Artikel 30 Terugvordering en verrekening
In dit lid staan de gronden vermeld op grond waarvan een voorziening in de vorm van een vergoeding, subsidie of premie kan worden teruggevorderd. Terugvordering kan zowel van de klant als van de werkgever, instelling of bedrijf plaatsvinden.
Voor zover het gaat om vergoedingen die niet als subsidie in de zin van artikel 4:21 van de Algemene wet bestuursrecht aangemerkt kunnen worden, zijn de terugvorderingsgronden specifiek benoemd. Deze zijn overigens inhoudelijk ontleend aan de Algemene wet bestuursrecht. Ten aanzien van de subsidies is de mogelijkheid van terugvordering uitputtend in de Algemene wet bestuursrecht zelf geregeld.
Wanneer de gemeente en de klant of werkgever/instelling/bedrijf over en weer elkaars schuldeiser zijn dan gaan schulden voor het gemeenschappelijke bedrag teniet als een beroep op verrekening kan worden gedaan.
Verrekening is na invoering van de Vierde tranche Algemene wet bestuursrecht, in het bijzonder artikel 4.4.1.9, ten aanzien van bestuursrechtelijke geldschulden alleen nog toegestaan voor zover die bevoegdheid expliciet in een wettelijk voorschrift is voorzien. Wat betreft vorderingen van de gemeente, die gebaseerd zijn op gemeentelijke regelgeving, is het daarom noodzakelijk dat in de betreffende verordening wordt aangegeven in welke gevallen een beroep op verrekening kan worden gedaan.
Daarbij gaat het in de eerste plaats om vorderingen die over en weer hun grondslag vinden in de Re-integratieverordening Rotterdam 2011. Zoals in de toelichting op artikel 2 is aangegeven is de Svr 2005 niet van toepassing.
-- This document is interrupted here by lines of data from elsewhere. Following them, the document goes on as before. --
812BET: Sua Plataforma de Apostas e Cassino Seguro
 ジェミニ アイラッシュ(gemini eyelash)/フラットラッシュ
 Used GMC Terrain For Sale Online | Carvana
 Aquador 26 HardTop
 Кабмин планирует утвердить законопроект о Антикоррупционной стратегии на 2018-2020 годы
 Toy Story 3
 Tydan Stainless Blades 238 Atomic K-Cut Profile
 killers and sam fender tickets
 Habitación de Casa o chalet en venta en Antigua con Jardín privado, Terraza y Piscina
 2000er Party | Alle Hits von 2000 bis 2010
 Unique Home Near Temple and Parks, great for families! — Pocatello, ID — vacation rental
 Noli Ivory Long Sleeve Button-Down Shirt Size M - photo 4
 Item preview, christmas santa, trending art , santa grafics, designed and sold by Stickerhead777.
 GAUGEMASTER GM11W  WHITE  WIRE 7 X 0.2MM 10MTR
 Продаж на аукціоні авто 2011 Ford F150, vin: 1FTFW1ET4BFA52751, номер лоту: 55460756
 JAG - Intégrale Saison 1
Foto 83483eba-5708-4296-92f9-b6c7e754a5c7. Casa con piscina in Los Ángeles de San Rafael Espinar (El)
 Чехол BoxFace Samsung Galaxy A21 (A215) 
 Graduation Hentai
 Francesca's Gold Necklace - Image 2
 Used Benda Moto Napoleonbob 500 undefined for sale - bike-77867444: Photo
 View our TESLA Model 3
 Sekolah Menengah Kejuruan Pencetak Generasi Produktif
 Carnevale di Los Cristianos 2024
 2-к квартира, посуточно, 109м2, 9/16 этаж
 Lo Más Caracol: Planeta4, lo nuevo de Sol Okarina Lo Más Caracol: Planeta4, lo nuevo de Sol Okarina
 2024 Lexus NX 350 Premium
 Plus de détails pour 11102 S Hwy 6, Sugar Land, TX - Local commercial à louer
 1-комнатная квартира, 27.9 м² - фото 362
Voor zover echter de klant of werkgever een op basis van die verordening gebaseerde aanspraak op subsidie heeft is het, in het bijzonder in geval van wanbetaling, wenselijk dat het op basis van de re-integratieverordening terug te vorderen bedrag met die subsidie kan worden verrekend. Hetzelfde geldt als er een subsidie is verstrekt op grond van de Verordening wet sociale werkvoorziening Rotterdam.
Dat geldt in nog sterkere mate in geval van faillissement of surseance van betaling of een wettelijke schuldsanering. Zonder deze bepaling zou de gemeente enerzijds zijn betalingsverplichtingen ten opzichte van de curator of bewindvoerder na moeten komen, terwijl dan de vordering van de gemeente op de boedel vaak niet of slechts voor een zeer klein deel zal worden voldaan.